## Document segment
The gallery material was shot with an Alexa Mini LF and Zeiss Supreme Prime lenses, capturing 2:1 Arriraw UHD 3.8K. (Camera service in New York and Los Angeles was facilitated by Keslow Camera.) Lloyd, DuVernay, dolly grips Rashad Clinton and Yancy Rodriguez, Epps, Cox, AD Karen Radzikowski and talent were physically present on set, while lighting board operator Herrick Goldman, DIT Thomas Wong, PRG video technician Brad Peterson, and camera operator Christine Ng worked from a remote command center elsewhere in the facility. From here, Ng controlled the camera with a Libra head in conjunction with an Aerocrane jib and Fisher 10 dolly.
The set was split into two halves — gallery south, with the LED walls, and gallery north — each lit from above by 20 DMX-controlled Arri S60 SkyPanels. A double bank of 360 SkyPanels separated the two halves and bookended them on both sides. Fourteen moving MAC Vipers were used for spotlights, projections and effect lighting.

## Material shown
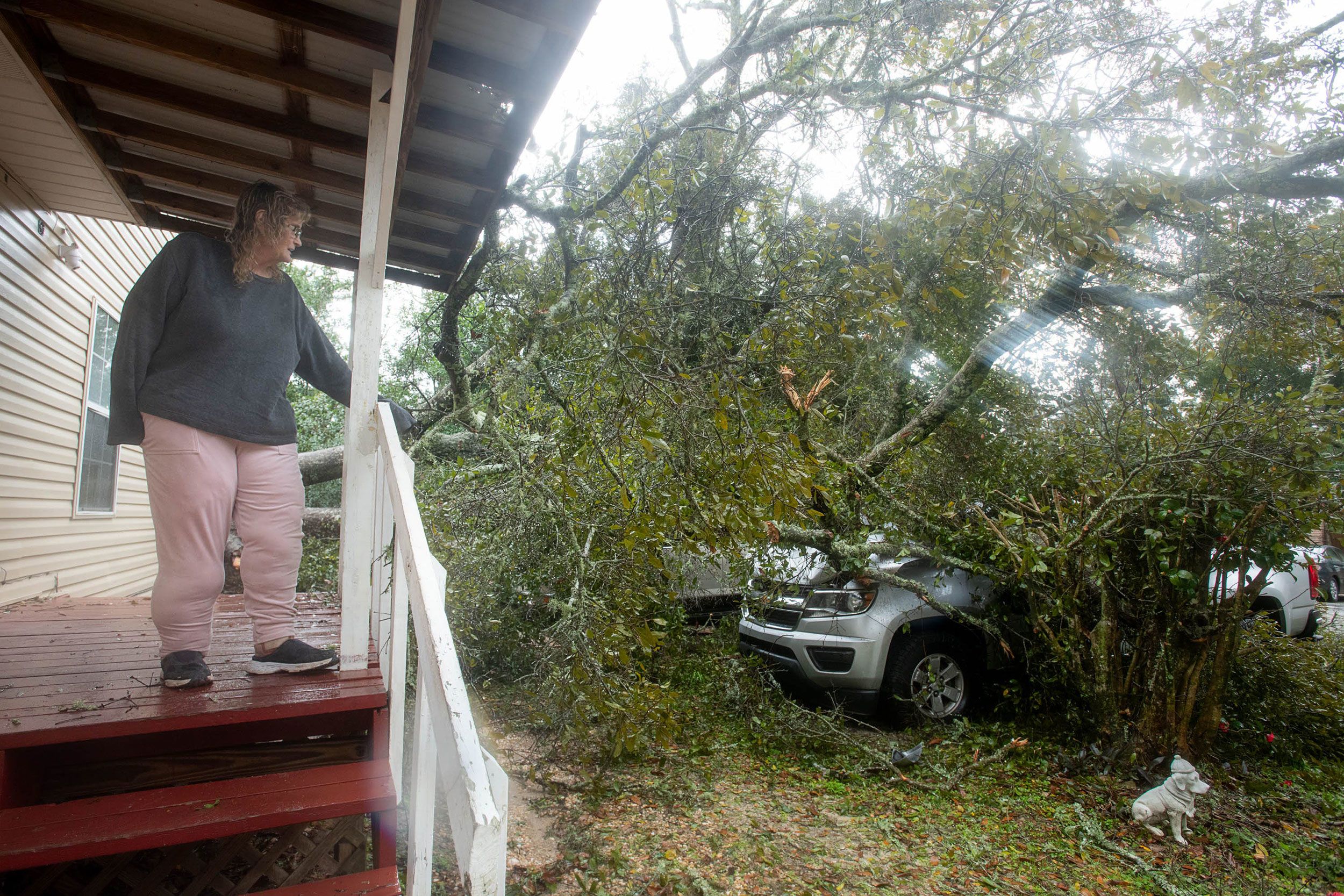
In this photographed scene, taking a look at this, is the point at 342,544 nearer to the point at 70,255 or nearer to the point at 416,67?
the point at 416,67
---
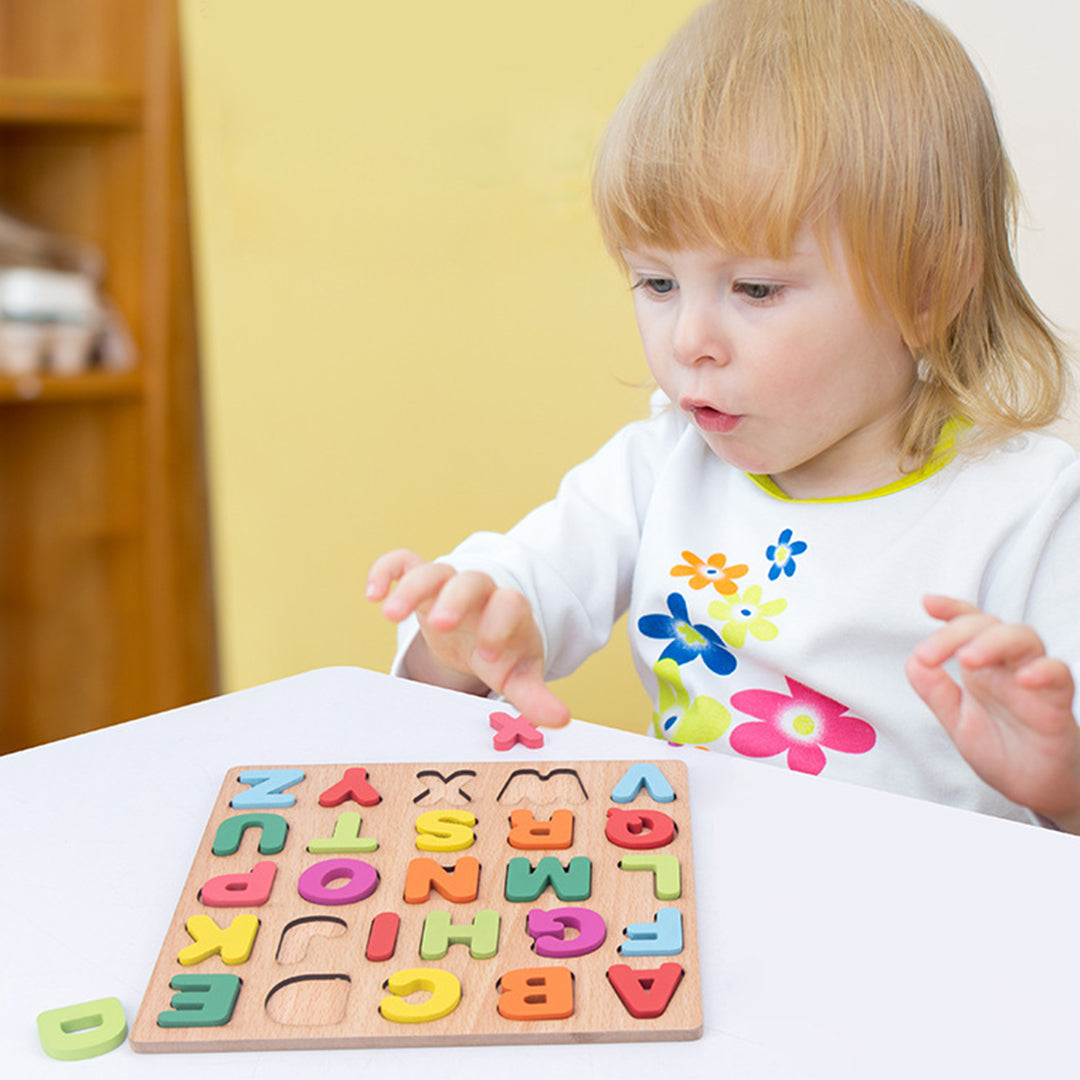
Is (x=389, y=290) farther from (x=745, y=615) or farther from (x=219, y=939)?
---
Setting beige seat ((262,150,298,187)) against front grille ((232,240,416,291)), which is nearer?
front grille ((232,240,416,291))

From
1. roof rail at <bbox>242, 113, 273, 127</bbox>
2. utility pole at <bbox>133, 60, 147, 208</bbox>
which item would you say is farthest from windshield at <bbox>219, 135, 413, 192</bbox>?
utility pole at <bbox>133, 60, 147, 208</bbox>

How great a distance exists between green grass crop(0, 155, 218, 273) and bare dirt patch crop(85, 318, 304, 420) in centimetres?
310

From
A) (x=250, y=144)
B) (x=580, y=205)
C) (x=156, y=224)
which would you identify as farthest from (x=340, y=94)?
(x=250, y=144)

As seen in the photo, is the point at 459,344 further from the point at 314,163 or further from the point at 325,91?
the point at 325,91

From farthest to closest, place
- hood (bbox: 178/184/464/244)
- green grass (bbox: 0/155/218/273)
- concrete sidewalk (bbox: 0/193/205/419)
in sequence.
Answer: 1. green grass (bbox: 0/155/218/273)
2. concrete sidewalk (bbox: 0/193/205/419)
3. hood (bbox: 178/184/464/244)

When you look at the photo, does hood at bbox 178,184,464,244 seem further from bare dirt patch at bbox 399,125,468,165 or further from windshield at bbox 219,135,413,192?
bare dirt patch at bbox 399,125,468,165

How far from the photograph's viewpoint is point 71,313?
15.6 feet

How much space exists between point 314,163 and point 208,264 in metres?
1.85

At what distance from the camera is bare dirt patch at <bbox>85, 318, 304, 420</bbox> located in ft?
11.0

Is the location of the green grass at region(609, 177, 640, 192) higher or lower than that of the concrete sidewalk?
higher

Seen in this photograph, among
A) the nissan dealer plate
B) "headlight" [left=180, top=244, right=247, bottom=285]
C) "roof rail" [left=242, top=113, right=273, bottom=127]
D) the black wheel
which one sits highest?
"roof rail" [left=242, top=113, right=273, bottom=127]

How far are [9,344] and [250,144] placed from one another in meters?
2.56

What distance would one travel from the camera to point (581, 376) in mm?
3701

## Tasks
a: From the passage about the gallery shoot, list everyone who worked from the remote command center rather than on set.
b: In the passage about the gallery shoot, what lit each half of the set from above?
c: Proceed with the passage about the gallery shoot, picking up after its last sentence.

## Answers
a: Herrick Goldman, Thomas Wong, Brad Peterson, Christine Ng

b: Twenty DMX-controlled Arri S60 SkyPanels lit each half from above.

c:
The default look was designed for optimal viewing of the LED wall, what Lloyd calls “the window into Colin’s life.” As Kaepernick moves in and out of the story, the light in the gallery also shifts. “Christian’s live performance experience was absolutely critical to our success,” says Lloyd. “He took extensive notes during the plate shoot and designed his lighting in the gallery around each vignette.”
Principal photography in Los Angeles began a week after the New York shoot. The gallery material was edited together so the individual series directors could match the eye lines and angles in their scenes.
Visual effects supervisor Greg Anderson and the artists at New York-based Fuse FX were tasked with extending the gallery set with a CGI skylight and stitching certain transitions together in post. One example is from the first episode, “Cornrows,” a scene in which Colin’s mother takes him to get his hair styled for the first time.
The shot circles around Colin as he takes in the shop, then tracks left through a CGI window back into the gallery, where present day Kaepernick watches himself. Anderson and his team melded past and present by reshaping the barbershop behind Colin with a perspective to match Kaepernick’s in the gallery, creating the illusion of a continuous space.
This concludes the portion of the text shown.